_WORK REQUIRED_.
Reproduce only the lines that run from the line with "How much space" to the last line of the material, both ends included, exactly as they appear.

_Scene-based spatial questions_.
-- BEGIN --

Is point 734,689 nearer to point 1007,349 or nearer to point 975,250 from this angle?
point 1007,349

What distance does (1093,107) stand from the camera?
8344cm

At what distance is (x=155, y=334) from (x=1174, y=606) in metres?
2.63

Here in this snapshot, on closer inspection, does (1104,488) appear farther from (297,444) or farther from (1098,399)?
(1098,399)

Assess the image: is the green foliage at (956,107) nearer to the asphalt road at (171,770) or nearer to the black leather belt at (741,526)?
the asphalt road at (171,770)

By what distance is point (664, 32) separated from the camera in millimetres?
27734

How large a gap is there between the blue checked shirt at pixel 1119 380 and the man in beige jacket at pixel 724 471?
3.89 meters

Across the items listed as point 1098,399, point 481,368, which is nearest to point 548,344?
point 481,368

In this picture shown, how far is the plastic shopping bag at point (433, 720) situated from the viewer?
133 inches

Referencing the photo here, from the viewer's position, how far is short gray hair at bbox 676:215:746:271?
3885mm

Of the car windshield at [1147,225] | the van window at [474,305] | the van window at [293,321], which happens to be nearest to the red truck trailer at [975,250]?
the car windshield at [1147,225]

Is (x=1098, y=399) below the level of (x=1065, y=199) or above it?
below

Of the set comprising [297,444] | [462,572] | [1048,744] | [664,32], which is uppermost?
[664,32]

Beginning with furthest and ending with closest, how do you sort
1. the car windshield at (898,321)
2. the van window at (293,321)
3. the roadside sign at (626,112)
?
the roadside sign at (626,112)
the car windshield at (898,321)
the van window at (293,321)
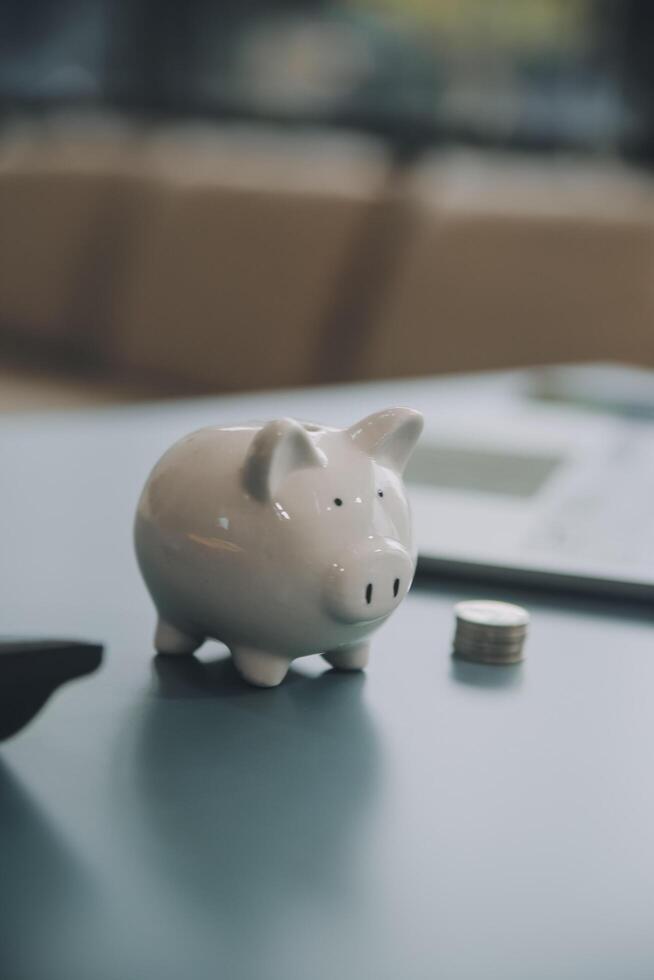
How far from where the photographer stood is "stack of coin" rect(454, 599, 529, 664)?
0.55 m

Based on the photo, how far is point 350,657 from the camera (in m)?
0.52

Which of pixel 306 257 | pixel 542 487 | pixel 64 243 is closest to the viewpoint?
pixel 542 487

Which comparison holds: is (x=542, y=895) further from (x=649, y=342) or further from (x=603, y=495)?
(x=649, y=342)

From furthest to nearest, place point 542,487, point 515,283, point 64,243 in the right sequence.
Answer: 1. point 64,243
2. point 515,283
3. point 542,487

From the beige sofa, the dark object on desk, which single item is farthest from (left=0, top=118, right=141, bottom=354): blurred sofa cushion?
the dark object on desk

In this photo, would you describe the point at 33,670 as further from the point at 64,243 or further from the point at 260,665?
the point at 64,243

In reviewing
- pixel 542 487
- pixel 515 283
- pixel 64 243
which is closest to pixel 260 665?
pixel 542 487

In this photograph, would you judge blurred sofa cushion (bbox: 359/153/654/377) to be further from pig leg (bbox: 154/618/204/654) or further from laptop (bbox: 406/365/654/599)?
pig leg (bbox: 154/618/204/654)

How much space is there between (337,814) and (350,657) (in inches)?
4.8

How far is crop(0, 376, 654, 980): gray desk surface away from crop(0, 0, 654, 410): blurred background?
5.91 ft

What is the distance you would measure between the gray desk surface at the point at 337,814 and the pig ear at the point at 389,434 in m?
0.10

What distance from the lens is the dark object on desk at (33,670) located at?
41 cm

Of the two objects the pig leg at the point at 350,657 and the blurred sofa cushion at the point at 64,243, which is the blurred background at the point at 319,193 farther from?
the pig leg at the point at 350,657

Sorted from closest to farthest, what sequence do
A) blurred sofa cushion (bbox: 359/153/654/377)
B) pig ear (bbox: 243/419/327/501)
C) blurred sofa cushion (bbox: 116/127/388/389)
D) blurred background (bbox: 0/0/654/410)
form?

-- END --

_FULL ANSWER_.
How much space is there between (337,814) and (350,657) (in inches)?
4.8

How far is crop(0, 376, 654, 980): gray desk surface away from crop(0, 0, 654, 410): blurred background?
5.91 ft

What is the distance you would measure between the gray desk surface at the point at 337,814 and the pig ear at the point at 389,434 in m?
0.10

What distance from the lens is the dark object on desk at (33,670) located at?
41 cm

Of the two objects the pig leg at the point at 350,657 and the blurred sofa cushion at the point at 64,243, which is the blurred background at the point at 319,193 farther from?
the pig leg at the point at 350,657

Sorted from closest to farthest, what sequence do
A) blurred sofa cushion (bbox: 359/153/654/377)
B) pig ear (bbox: 243/419/327/501)
C) blurred sofa cushion (bbox: 116/127/388/389)
D) blurred background (bbox: 0/0/654/410)
form?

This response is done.